The Quinn Lab - Drosophila models for cancer
 |
 |
 |
Principle Investigator |
Research Assistant |
Research Assistant Ms Nicola Cranna |
Research Background
Aberrant proliferation leads to cancer
Our research involves developing animal models to understand the initiation and progression of cancer. We focus on genes, called oncogenes and tumour suppressor genes, which are required for tight regulation of the cell division cycle. The movement of cells through the cell cycle must be carefully monitored to ensure inappropriate proliferation does not result in tissue overgrowth, genomic instability and ultimately cancer initiation.
Our lab determines how cell cycles are regulated by developmental signals in the whole animal using the excellent genetic model system Drosophila melanogaster, which has been studied for over 90 years to understand complex in vivo interactions. Developmentally regulated cell proliferation has been well characterised in the fly, with cell cycles from embryonic, larval and adult tissues being well defined.
Importantly for our studies the main elements of the cell cycle machinery have been conserved through evolution from Drosophila to mammals. This means that knowledge derived from our Drosophila studies can be applied to the complex pathways that coordinate proliferation in mammals, which are linked to cancer progression in humans. The current understanding of the genetics of human cancer has therefore been greatly aided by studies using flies as an animal model.
 |
 |
Drosophila models for regulation of the Myc oncogene
Deregulated c-myc expression occurs in most human cancers, but despite this our understanding of the developmental signals regulating c-myc expression is incomplete. Drosophila Myc, dMyc, is functionally homologous to the c-myc proto-oncogene, which is universally important for growth and cell cycle progression. In mammals, multiple signals control c-Myc and studies in Drosophila suggest dMyc is regulated by interplay between developmental signals. Our research aims to use Drosophila models to identify factors important for dmyc regulation, cell growth and cell cycle progression including: 1) the complex array of developmental and growth signals upstream of dMyc; and 2) mechanisms for control of dmyc transcription. To facilitate this work we have use two Drosophila models for monitoring dmyc transcription and cell growth 1) the wing imaginal disc and 2) the gonads, which we use to model regulation of dmyc in stem cells.

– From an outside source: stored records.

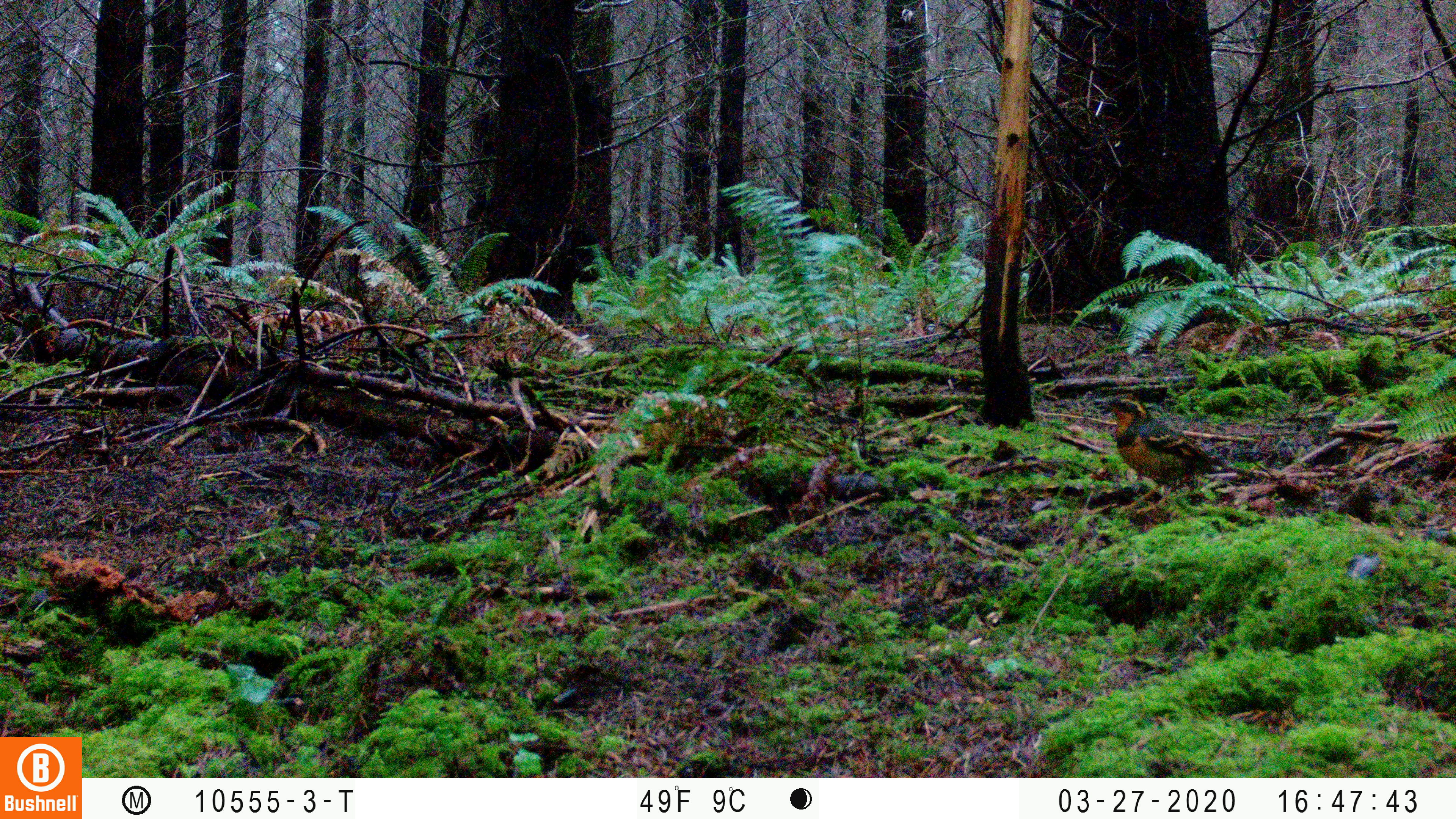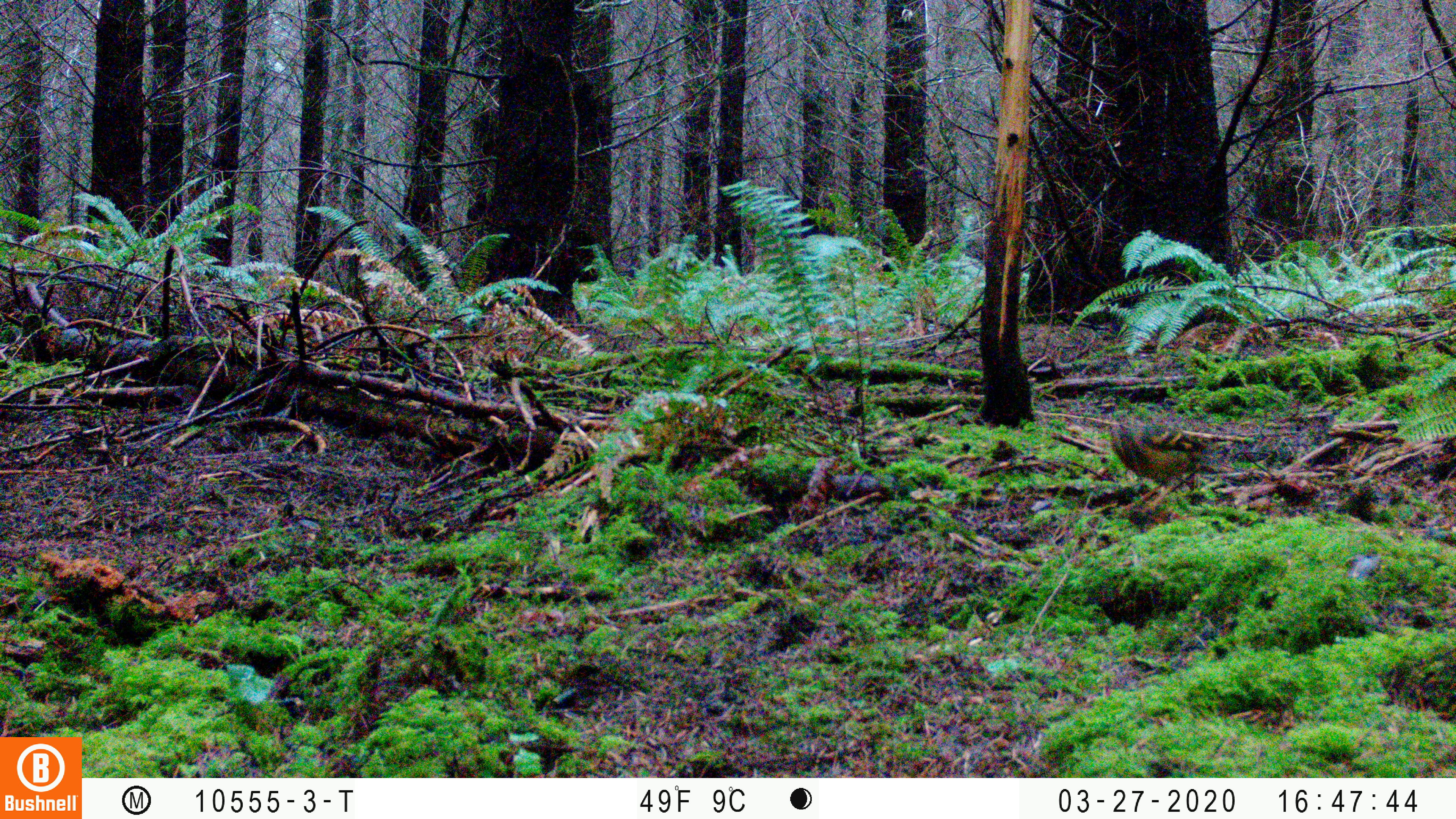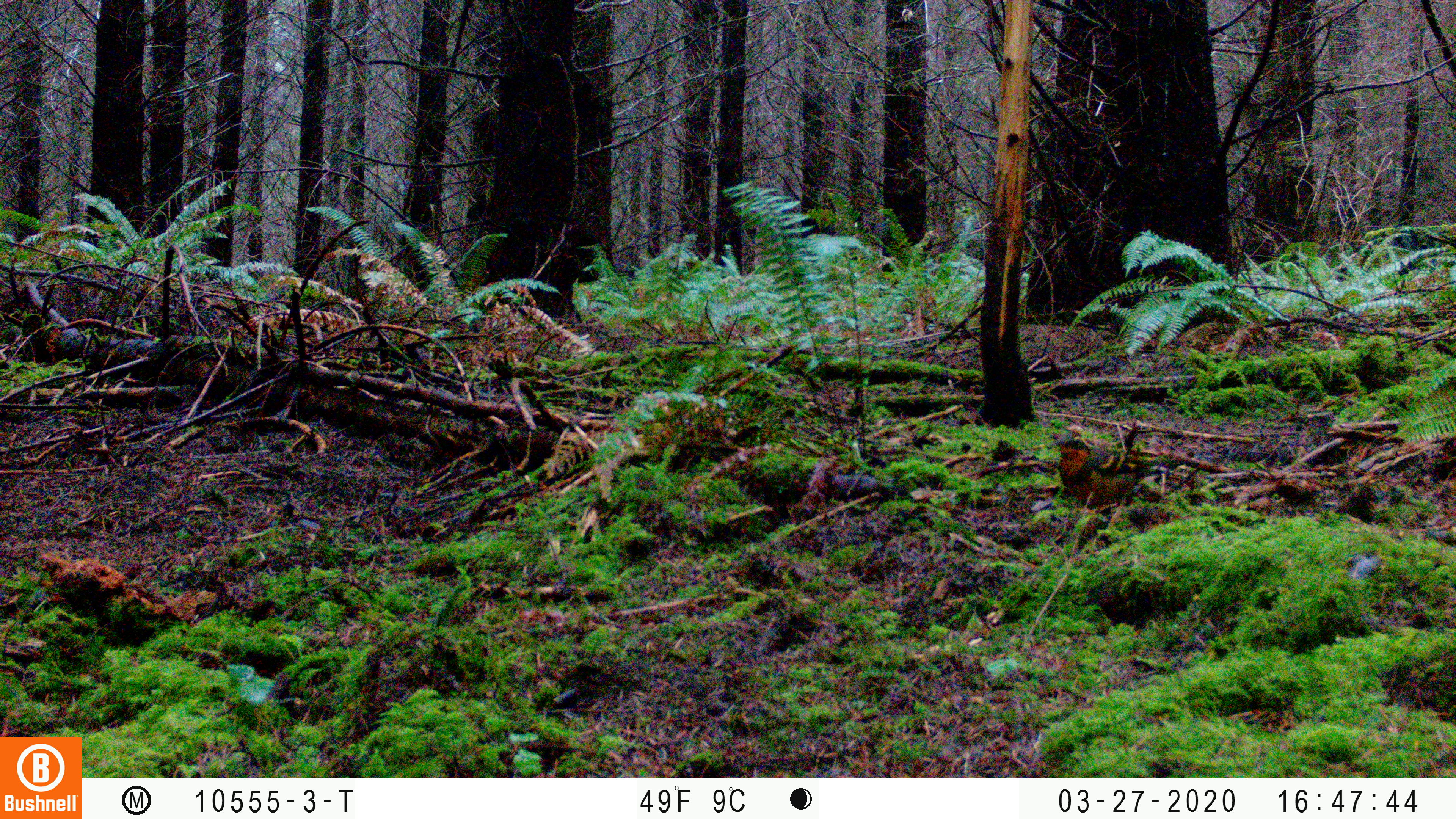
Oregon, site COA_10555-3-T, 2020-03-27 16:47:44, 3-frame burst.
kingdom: Animalia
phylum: Chordata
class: Aves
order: Passeriformes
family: Turdidae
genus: Ixoreus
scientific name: Ixoreus naevius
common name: varied thrush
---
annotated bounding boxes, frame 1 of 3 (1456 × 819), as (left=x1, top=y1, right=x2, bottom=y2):
varied thrush: (left=1099, top=392, right=1230, bottom=497)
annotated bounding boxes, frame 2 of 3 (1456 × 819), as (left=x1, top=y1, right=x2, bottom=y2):
varied thrush: (left=1107, top=417, right=1216, bottom=509)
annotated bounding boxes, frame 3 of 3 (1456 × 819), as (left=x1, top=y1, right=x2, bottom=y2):
varied thrush: (left=1053, top=431, right=1166, bottom=529)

FIR/Hfp is an essential myc repressor
We previously demonstrated that Half Pint (FIR/Hfp) behaves as a tumour suppressor gene. FIR/Hfp is an essential dmyc transcriptional repressor, which is regulated by Wg (Wg, Wnt family morphogen) signalling (Quinn et al, Development 2004). Thus we believe FIR/Hfp provides a connection between developmental signals and dmyc repression. In humans, FIR mutations have been linked with colorectal cancer, but the developmental signals impacting on FIR are currently unknown.
The Drosophila wing imaginal disc has provided an excellent model for the study of developmental signals regulating growth and cell cycle. We have characterised a dmyc-lacZ enhancer trap line, which replicates the mRNA expression pattern for dmyc in the larval wing (Fig. 1 A,B). Using this model system we have demonstrated that FIR/hfp is essential for repression of dmyc transcription in vivo as FIR/Hfp RNAi results in increased dmyc promoteractivity (Fig. 1 C,D). As part of our current research we use this model to determine the interplay between upstream growth signals and other factors required for FIR/Hfp-dependent dmyc repression.
Fig. 1 - FIR/Hfp loss-of function drives increased dmyc transcription and cell growth.
(A,B) Control clones. (C,D) FIR/Hfp RNAi clones, marked with GFP.